In this dissertation, the problem of creating effective large scale Adaptive Optics (AO) systems control algorithms for the new generation of giant optical telescopes is addressed. The effectiveness of AO control algorithms is evaluated in several respects, such as computational complexity, compensation error rejection and robustness, i.e. reasonable insensitivity to the system imperfections. The results of this research are summarized as follows: 1. Robustness study of Sparse Minimum Variance Pseudo Open Loop Controller (POLC) for multi-conjugate adaptive optics (MCAO). The AO system model that accounts for various system errors has been developed and applied to check the stability and performance of the POLC algorithm, which is one of the most promising approaches for the future AO systems control.
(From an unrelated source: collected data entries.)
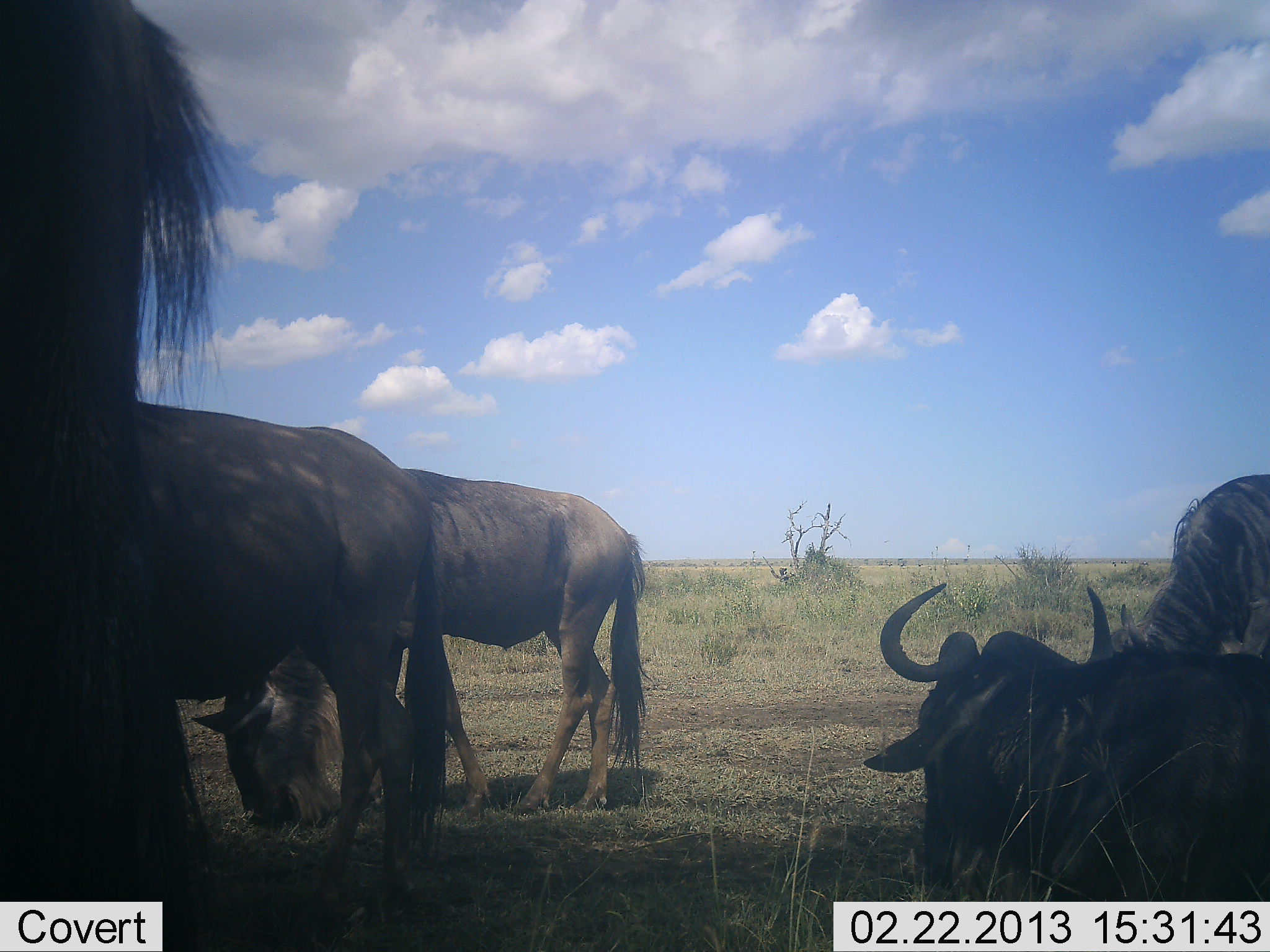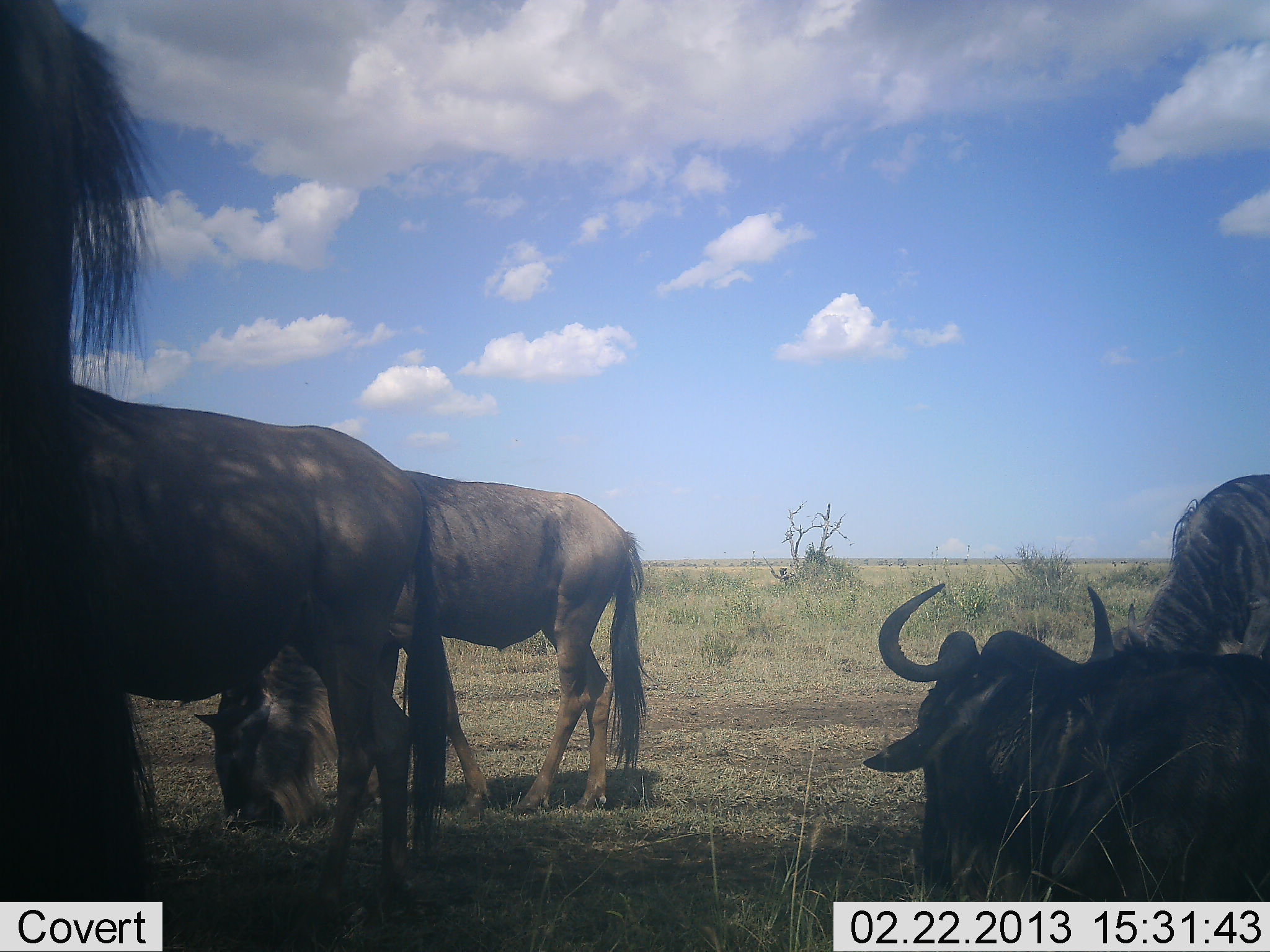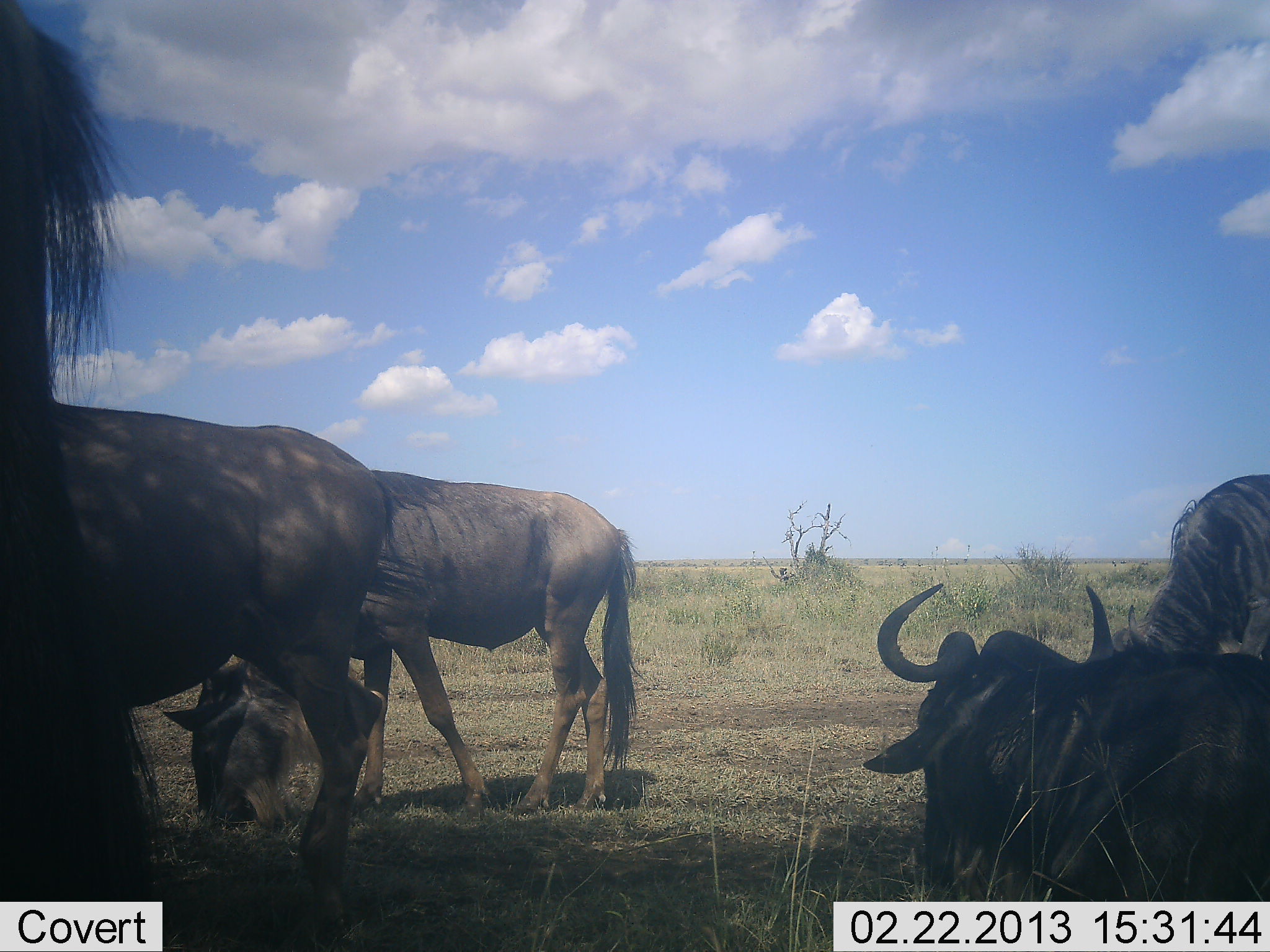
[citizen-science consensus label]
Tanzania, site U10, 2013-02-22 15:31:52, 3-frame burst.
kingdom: Animalia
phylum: Chordata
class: Mammalia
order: Artiodactyla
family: Bovidae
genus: Connochaetes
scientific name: Connochaetes taurinus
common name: blue wildebeest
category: wildebeest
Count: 5.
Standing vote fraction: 64%.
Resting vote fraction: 82%.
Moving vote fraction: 7%.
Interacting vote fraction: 4%.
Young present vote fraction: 4%.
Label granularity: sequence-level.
It has been shown through numerous simulations that, despite the initial assumption that the exact system knowledge is necessary for the POLC algorithm to work, it is highly robust against various system errors. 2. Predictive Kalman Filter (KF) and Minimum Variance (MV) control algorithms for MCAO. The limiting performance of the non-dynamic Minimum Variance and dynamic KF-based phase estimation algorithms for MCAO has been evaluated by doing Monte-Carlo simulations. The validity of simple near-Markov autoregressive phase dynamics model has been tested and its adequate ability to predict the turbulence phase has been demonstrated both for single- and multiconjugate AO. It has also been shown that there is no performance improvement gained from the use of the more complicated KF approach in comparison to the much simpler MV algorithm in the case of MCAO. 3. Sparse predictive Minimum Variance control algorithm for MCAO. The temporal prediction stage has been added to the non-dynamic MV control algorithm in such a way that no additional computational burden is introduced. It has been confirmed through simulations that the use of phase prediction makes it possible to significantly reduce the system sampling rate and thus overall computational complexity while both maintaining the system stable and effectively compensating for the measurement and control latencies.